В дунганскую деревню я попал после долгого путешествия в горах — Памира. Меня пригласил друг — дунганин, уроженец этих мест, живущий в Ленинграде. Я студент-китаист, и для меня пожить среди людей, говорящих по-китайски, очень ценно. А дунгане — выходцы из Китая, мусульмане. Трудно сказать, кто они по происхождению: китайцы, принявшие ислам, или мусульмане, в свое время попавшие в Китай. Да и что такое «дунганин»?
И так, спустившись с Памира и проехав чуть на северо-восток, я оказался в деревне Шортюбе, лежащей в долине реки Чу. Конечно, с первого же дня я почувствовал себя «человеком со стороны». Отношение хозяев было очень дружелюбным, но незнание ритуалов каждодневной жизни поначалу, кажется, создавало некоторую неловкость. Мои ошибки великодушно прощали, да я никогда и не спорил. Я вообще человек покладистый.
— Садитесь на кан, пожалуйста, вон туда, в середину.
--------------------------------------------------
Инструкция к заданию ->
Воспроизведите приведенный выше текст о пребывании в дунганской деревне целиком, без каких-либо изменений.

Исходные данные ->
--------------------------------------------------
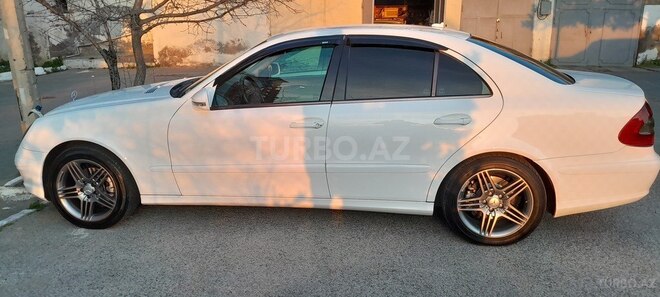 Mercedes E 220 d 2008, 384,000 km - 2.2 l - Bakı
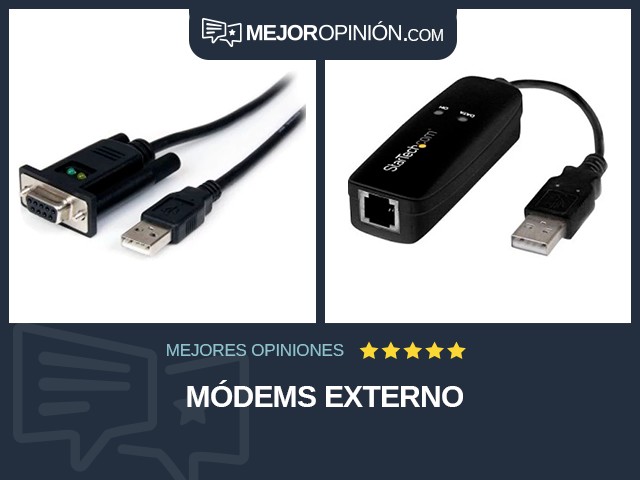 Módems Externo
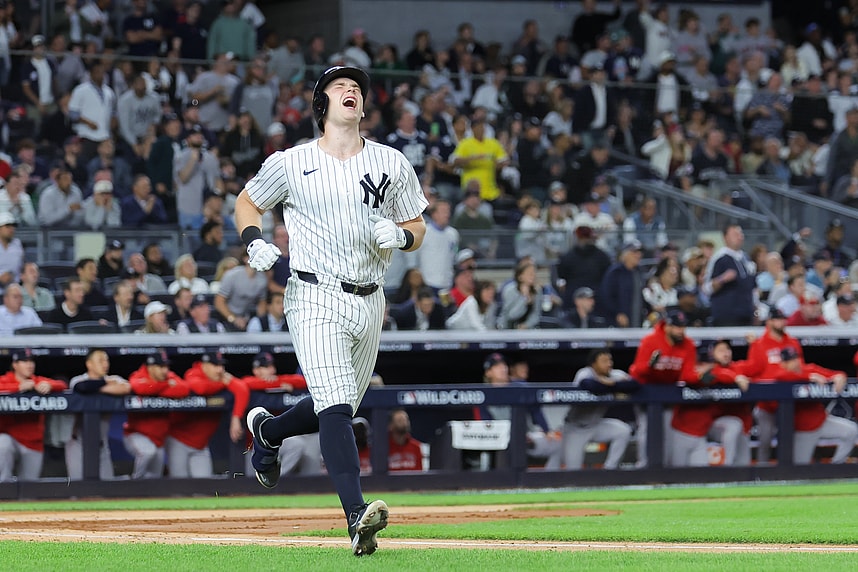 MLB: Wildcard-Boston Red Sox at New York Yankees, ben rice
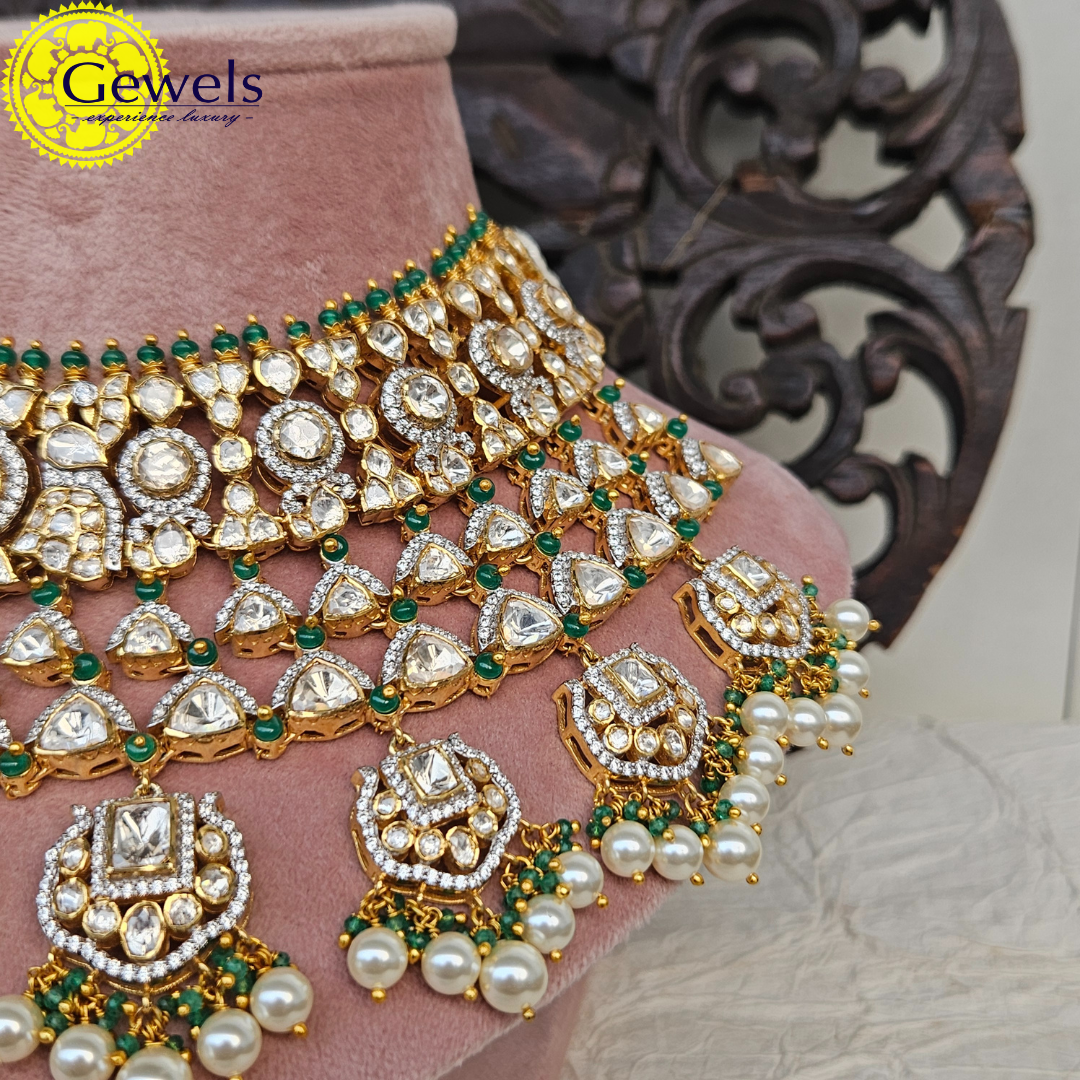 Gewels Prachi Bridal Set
--------------------------------------------------
Результат выполнения ->
В дунганскую деревню я попал после долгого путешествия в горах — Памира. Меня пригласил друг — дунганин, уроженец этих мест, живущий в Ленинграде. Я студент-китаист, и для меня пожить среди людей, говорящих по-китайски, очень ценно. А дунгане — выходцы из Китая, мусульмане. Трудно сказать, кто они по происхождению: китайцы, принявшие ислам, или мусульмане, в свое время попавшие в Китай. Да и что такое «дунганин»?
И так, спустившись с Памира и проехав чуть на северо-восток, я оказался в деревне Шортюбе, лежащей в долине реки Чу. Конечно, с первого же дня я почувствовал себя «человеком со стороны». Отношение хозяев было очень дружелюбным, но незнание ритуалов каждодневной жизни поначалу, кажется, создавало некоторую неловкость. Мои ошибки великодушно прощали, да я никогда и не спорил. Я вообще человек покладистый.
— Садитесь на кан, пожалуйста, вон туда, в середину.